One of the other interesting issues that were highlighted in BPR 197 (which are not discussed in detail in this article) is the question whether, if from a German tax perspective a foreign German partnership is tax
transparent for German corporate income tax purposes but not for German trade tax purposes, will that German partnership constitute a “foreign company”?

In considering this issue, it should be appreciated that a “company” includes any association, corporation
or company established under the law of any country other than South Africa but does not include a “foreign partnership” (as defined). A “foreign partnership” is defined in s1 of the Act and typically includes an entity which is fiscally transparent in the country of formation or establishment.
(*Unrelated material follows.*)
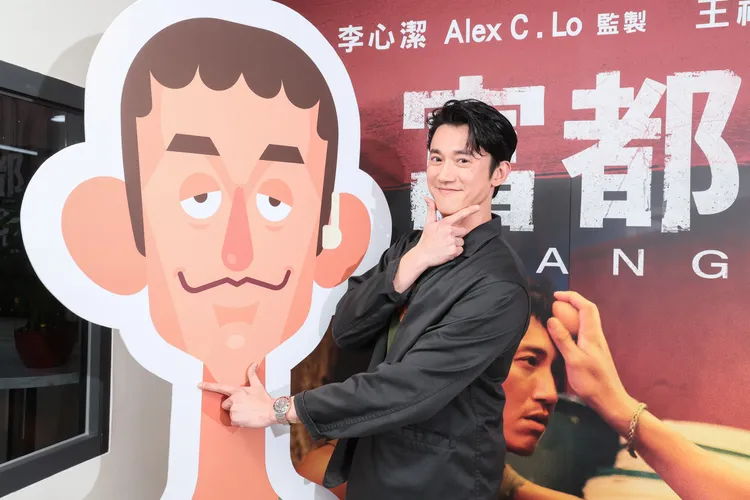 吳慷仁日前去亞洲電影大獎碰到梁朝偉。甲上提供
To the extent that the German partnership in BPR 197 did not constitute a “foreign company” as defined (ie it was in fact a “foreign partnership”), it would not be possible to implement an “intra-group transaction” in terms of section 45 of the Act as one would not have a “group of companies” as defined in s1 of the Act.

Hopefully the discussion above highlights some of the complex issues that need to be considered when implementing international (and domestic) corporate restructurings and some of the difficulties taxpayers experience when interpreting the applicable legislation. Where there is any doubt, the advance tax ruling system does at least allow taxpayers the opportunity to approach SARS to obtain comfort on the tax consequences of the proposed transaction.